> **To do**: Return the lines beginning at the one that contains "What separating distance" and continuing to the end of the entries, including both ends, exactly as written and nothing else.

> **Records shown**:

# # # # # # #

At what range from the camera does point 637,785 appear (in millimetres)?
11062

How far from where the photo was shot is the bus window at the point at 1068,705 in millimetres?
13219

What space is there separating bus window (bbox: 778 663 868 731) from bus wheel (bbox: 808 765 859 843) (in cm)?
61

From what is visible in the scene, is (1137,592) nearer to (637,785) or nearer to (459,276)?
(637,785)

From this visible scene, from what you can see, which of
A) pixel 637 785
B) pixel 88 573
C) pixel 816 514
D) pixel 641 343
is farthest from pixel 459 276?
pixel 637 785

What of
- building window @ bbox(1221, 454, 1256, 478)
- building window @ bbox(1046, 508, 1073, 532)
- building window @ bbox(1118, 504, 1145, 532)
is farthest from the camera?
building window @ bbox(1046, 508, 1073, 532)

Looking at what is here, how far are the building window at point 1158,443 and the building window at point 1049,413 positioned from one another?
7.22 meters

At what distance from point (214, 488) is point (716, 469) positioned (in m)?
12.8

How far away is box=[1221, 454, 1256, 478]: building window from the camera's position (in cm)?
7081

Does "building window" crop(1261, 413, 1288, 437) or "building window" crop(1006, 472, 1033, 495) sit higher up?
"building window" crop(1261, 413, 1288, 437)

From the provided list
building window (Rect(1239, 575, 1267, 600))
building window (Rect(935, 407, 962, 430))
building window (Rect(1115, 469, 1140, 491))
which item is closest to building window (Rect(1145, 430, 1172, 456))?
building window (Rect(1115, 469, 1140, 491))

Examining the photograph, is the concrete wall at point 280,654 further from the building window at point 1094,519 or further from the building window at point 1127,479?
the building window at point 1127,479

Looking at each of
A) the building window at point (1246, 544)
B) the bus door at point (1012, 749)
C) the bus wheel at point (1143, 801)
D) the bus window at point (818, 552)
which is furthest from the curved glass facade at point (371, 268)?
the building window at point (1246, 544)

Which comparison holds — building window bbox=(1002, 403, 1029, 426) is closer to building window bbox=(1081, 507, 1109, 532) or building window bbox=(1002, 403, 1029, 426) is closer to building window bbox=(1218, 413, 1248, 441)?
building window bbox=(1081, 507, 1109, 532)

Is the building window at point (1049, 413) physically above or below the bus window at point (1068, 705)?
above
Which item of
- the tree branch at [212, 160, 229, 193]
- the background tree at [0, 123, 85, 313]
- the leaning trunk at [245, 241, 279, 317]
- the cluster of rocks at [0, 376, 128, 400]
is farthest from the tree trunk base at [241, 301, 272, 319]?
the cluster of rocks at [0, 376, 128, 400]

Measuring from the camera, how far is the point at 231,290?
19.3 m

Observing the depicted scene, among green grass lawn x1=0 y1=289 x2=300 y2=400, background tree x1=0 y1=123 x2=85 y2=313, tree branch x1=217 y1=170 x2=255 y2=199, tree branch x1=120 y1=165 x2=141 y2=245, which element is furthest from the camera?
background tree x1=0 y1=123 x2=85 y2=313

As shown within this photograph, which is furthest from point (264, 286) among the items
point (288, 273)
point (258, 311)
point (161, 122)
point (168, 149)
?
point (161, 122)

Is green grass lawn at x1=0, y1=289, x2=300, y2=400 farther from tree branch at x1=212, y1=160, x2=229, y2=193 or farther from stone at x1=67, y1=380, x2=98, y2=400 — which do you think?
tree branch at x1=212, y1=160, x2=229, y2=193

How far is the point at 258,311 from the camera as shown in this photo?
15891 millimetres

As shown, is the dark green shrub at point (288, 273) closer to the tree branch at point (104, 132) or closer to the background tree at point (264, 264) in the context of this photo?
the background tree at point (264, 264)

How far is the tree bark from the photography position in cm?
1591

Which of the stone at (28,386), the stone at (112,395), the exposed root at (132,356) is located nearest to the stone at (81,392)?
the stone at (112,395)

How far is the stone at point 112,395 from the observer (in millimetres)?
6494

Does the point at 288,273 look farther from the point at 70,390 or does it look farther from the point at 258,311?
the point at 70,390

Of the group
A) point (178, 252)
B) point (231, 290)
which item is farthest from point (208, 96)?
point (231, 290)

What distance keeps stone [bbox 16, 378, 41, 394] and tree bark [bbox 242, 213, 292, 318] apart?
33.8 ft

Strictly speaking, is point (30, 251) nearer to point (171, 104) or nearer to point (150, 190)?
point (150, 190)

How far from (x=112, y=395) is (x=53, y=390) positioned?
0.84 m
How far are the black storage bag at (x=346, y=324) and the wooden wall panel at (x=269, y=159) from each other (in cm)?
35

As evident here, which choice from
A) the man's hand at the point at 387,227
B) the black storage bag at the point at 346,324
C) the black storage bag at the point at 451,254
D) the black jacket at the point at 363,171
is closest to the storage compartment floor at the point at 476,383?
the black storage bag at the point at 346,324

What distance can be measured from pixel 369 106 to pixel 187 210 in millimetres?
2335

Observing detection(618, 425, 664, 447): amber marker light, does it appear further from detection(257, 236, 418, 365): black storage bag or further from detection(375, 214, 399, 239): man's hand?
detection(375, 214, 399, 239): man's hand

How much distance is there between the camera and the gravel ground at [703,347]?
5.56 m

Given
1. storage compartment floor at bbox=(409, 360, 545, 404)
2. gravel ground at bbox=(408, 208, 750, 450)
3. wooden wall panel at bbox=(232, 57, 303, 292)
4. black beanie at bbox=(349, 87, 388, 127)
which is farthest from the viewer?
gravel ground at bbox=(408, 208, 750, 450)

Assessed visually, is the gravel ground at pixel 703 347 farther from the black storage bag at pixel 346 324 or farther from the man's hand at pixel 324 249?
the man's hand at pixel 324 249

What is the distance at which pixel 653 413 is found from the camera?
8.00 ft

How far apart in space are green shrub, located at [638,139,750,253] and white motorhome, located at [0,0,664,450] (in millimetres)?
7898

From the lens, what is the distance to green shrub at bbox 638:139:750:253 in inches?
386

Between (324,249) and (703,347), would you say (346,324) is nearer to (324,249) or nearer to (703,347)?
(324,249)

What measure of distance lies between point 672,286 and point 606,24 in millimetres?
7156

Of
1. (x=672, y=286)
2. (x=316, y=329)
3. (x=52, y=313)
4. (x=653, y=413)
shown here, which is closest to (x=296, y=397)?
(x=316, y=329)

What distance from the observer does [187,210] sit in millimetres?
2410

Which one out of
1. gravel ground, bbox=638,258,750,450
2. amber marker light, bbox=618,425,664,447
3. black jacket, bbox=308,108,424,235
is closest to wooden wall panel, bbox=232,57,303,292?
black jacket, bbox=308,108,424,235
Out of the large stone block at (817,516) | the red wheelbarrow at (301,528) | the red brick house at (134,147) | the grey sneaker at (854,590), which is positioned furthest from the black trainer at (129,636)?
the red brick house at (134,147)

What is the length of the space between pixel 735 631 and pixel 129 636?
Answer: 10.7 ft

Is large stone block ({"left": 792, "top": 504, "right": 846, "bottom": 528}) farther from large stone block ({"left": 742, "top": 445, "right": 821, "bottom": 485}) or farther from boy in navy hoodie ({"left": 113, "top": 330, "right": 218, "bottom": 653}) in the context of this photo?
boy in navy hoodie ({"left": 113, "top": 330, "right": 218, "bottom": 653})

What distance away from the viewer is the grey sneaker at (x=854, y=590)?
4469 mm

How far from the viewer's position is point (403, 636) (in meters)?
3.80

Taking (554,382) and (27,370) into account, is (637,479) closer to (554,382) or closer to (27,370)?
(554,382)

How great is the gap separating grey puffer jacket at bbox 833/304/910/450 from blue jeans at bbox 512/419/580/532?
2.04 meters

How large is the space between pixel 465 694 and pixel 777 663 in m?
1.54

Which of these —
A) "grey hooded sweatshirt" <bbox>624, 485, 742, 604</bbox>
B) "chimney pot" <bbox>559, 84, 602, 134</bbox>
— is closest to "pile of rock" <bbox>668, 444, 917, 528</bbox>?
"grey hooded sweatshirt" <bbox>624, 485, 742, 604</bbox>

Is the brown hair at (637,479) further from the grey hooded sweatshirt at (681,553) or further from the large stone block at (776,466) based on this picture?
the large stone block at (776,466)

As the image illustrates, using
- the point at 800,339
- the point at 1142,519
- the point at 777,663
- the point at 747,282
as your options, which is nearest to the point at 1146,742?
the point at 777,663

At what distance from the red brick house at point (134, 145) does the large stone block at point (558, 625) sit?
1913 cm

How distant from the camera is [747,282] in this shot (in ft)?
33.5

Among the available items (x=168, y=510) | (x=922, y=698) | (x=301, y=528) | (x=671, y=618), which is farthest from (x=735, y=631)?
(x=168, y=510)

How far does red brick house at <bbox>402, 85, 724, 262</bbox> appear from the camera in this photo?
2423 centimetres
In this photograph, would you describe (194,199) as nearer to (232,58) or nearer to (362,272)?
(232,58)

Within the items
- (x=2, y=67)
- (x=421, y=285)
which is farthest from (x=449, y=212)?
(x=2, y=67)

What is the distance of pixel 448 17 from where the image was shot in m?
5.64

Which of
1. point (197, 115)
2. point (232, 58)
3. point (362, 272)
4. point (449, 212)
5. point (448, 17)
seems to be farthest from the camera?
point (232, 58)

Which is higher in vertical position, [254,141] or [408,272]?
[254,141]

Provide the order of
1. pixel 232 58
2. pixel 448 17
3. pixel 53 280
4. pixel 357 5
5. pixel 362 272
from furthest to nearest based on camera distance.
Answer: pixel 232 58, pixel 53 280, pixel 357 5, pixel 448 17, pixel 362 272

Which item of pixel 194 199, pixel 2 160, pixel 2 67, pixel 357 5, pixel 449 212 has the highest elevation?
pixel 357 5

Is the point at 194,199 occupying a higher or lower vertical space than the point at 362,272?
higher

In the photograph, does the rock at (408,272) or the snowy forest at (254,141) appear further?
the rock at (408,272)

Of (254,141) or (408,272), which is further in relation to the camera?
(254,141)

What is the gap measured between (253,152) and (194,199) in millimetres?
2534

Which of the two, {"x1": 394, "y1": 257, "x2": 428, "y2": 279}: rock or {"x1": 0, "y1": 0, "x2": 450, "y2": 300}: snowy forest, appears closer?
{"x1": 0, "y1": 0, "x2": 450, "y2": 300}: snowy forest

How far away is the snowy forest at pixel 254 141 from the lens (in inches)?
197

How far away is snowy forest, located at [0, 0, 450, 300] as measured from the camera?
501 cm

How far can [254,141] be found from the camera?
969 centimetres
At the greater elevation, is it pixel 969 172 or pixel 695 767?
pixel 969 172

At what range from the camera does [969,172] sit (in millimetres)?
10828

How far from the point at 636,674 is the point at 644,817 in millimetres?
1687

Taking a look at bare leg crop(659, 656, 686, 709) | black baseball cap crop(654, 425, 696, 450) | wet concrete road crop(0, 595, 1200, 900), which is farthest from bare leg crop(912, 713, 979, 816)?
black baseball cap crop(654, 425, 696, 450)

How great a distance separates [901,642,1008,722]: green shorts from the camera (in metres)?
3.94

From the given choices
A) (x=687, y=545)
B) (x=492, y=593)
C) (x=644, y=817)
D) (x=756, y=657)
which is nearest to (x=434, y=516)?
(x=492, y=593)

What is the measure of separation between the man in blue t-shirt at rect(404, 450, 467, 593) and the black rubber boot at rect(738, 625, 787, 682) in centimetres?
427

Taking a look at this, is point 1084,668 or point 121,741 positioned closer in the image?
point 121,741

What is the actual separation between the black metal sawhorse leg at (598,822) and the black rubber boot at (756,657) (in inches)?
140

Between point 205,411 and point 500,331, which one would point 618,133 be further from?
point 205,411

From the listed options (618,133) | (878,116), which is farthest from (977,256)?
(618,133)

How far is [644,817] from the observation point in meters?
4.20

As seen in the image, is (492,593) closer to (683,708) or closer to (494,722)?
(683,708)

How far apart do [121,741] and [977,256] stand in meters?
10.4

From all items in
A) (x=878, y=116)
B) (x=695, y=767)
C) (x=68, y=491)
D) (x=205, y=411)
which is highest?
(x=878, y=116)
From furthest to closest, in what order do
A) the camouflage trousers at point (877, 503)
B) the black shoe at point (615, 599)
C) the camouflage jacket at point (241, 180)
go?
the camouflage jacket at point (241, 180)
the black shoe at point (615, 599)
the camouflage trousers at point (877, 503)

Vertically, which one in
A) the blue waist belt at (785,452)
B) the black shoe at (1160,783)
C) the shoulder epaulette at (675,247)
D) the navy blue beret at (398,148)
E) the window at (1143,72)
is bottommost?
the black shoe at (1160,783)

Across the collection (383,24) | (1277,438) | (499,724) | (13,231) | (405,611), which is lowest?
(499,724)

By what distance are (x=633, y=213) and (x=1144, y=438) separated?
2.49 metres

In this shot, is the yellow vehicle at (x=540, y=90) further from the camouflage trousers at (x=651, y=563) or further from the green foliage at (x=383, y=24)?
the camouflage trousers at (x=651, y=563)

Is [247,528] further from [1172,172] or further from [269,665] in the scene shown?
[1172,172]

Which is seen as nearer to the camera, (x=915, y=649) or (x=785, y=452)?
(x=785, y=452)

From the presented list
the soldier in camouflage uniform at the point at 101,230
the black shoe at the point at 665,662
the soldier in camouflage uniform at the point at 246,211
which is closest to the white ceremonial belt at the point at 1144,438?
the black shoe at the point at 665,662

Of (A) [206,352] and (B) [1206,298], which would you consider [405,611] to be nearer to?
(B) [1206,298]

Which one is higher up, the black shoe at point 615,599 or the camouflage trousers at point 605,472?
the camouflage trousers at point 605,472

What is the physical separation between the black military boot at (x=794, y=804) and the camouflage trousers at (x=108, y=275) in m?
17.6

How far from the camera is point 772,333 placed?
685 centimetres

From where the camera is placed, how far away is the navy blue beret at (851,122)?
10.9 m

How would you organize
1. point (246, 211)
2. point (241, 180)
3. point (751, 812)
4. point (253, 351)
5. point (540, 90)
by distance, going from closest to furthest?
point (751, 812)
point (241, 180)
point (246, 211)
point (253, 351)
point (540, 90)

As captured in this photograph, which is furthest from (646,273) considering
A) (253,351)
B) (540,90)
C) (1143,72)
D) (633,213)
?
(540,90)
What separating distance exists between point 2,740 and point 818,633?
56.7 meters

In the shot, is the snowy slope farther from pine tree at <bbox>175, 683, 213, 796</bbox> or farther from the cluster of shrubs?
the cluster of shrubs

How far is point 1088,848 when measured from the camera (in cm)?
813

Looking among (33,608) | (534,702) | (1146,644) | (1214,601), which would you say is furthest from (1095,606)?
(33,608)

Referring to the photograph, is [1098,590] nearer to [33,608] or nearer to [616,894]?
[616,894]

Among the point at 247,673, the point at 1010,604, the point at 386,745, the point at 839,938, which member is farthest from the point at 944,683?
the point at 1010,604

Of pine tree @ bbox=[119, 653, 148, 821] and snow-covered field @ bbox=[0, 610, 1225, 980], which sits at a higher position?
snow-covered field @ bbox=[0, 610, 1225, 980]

# # # # # # #

> **Written solution**:
What separating distance exists between point 2,740 and point 818,633?
56.7 meters

In the shot, is the snowy slope farther from pine tree at <bbox>175, 683, 213, 796</bbox> or farther from the cluster of shrubs?
the cluster of shrubs

How far is point 1088,848 when measured from the camera (in cm)?
813

Looking among (33,608) | (534,702) | (1146,644) | (1214,601), which would you say is furthest from (1095,606)?
(33,608)

Referring to the photograph, is [1098,590] nearer to [33,608] or nearer to [616,894]?
[616,894]

Among the point at 247,673, the point at 1010,604, the point at 386,745, the point at 839,938, which member is farthest from the point at 944,683?
the point at 1010,604

Of pine tree @ bbox=[119, 653, 148, 821] and snow-covered field @ bbox=[0, 610, 1225, 980], which sits at a higher position?
snow-covered field @ bbox=[0, 610, 1225, 980]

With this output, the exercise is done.